The objective of vibratory energy harvesting is to extract as much energy as possible from a vibrating body—the source. In doing so, a harvester must dynamically interact with the source, rendering a problem of targeted energy transfer between two systems [6, 7]. If one considers the problem in the entire parameter space, it is equivalent to the problem of global optimization, in which the harvested energy is the target for maximization. For devices whose responses to external excitations can be described in closed-form expressions, e.g. linear devices, the optimization problem can be solved exactly because the closed-form solutions span the entire parameter space [8]. For nonlinear devices, the optimization problem cannot be exactly solved because of the lack of closed-form representations of the responses. As a compromise, nonlinear devices/designs have been traditionally evaluated using the harvested energy as the performance indicator within a subset of the parameter space [9]. For example, the frequency responses obtained from the approximated, analytical solutions have been widely used for this purpose. If even the approximated solutions are not available, devices have been evaluated using numerical simulations and physical experiments that cover even smaller subspace of the parameter space. Caution must be exercised for such optimization based on a subset of the parameter space because the results may not be generalized. Not only may the conditions of the evaluations in the subset space favor a device over another, rendering an unfair comparison [10], the comparison itself also does not provide useful implication in the device performance outside the subset of the parameter space. For example, under a single-frequency excitation and provided that the stringent requirements on initial conditions are met, nonlinear devices perform well over a wider range of frequencies than linear devices [11–14]. Because of the inapplicability of the principle of superposition, however, such “broadband”performance does not indicate satisfactory performance if the excitation is of rich frequency content. On the contrary, nonlinear devices may not offer any benefit under a multi-frequency excitation [10, 15–17]. Thus, when the response cannot be described in closed form, such as the case of a nonlinear device, one has to return to the original problem of energy transfer.

#####

**EXERCISES:**
(a) From the passage on vibratory energy harvesting, list every means it names for evaluating nonlinear devices when closed-form responses are unavailable.
(b) Carry the passage on vibratory energy harvesting forward from its final sentence.

#####

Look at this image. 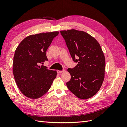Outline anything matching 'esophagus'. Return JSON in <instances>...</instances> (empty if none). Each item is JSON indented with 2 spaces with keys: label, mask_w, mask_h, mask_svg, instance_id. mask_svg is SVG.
<instances>
[{
  "label": "esophagus",
  "mask_w": 127,
  "mask_h": 127,
  "mask_svg": "<svg viewBox=\"0 0 127 127\" xmlns=\"http://www.w3.org/2000/svg\"><path fill=\"white\" fill-rule=\"evenodd\" d=\"M64 71V70H57V72L58 74L59 73H62V72H63Z\"/></svg>",
  "instance_id": "1"
}]
</instances>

#####

**THE ANSWERS:**
(a)
- Frequency responses obtained from approximated, analytical solutions
- Numerical simulations
- Physical experiments

(b)
There has been substantial work related to energy transfer between two systems. An account of targeted energy transfer most relevant to the current study can be found in Vakakis et el [18]. The effects of coupling strength on the performance of vibratory energy harvesting have been treated in [19, 20]. Nonlinear energy sinks with properly designed essential nonlinear components have been shown to be effective in harvesting energy from the vibrations of a free-free beam under a shock load [21]. Here we consider the case of continuous excitations. We show that although the excitation (or the host vibration) is the source of the energy to be harvested, the excitation can temporally behave as a sink for a limited time, during which energy flows from the harvester back to the excitation. When the closed-form representation of the device response cannot be found, manipulating the roles of the excitation to minimize the extent to which it acts as a sink appears to be a viable alternative to the theoretical optimal solution.

In this study, the well established phase changing mechanism of vibro-impact [22–24] was utilized to change the phase between the excitation and the velocity of an impacting seismic mass, leading to a wider bandwidth of operation. It was demonstrated that impacts caused an instantaneous phase shift in the velocity of the seismic mass in the device and thus change the instantaneous role of the excitation (e.g. from an instantaneous sink to a source). If introduced properly, the work provided by the excitation can be increased resulting in improved device performance. Note that such phase changing mechanism synchronizes the response with the excitation and thus, increasing the total mechanical energy provided by the excitation and the harvested energy. It is different than the phase changing mechanism introduced by synchronized switching [25, 26], in which switching synchronizes the output voltage and current, leading to maximized electromechanical force and increasing the amount of electricity generated while the mechanical energy from the excitation remains at the same level.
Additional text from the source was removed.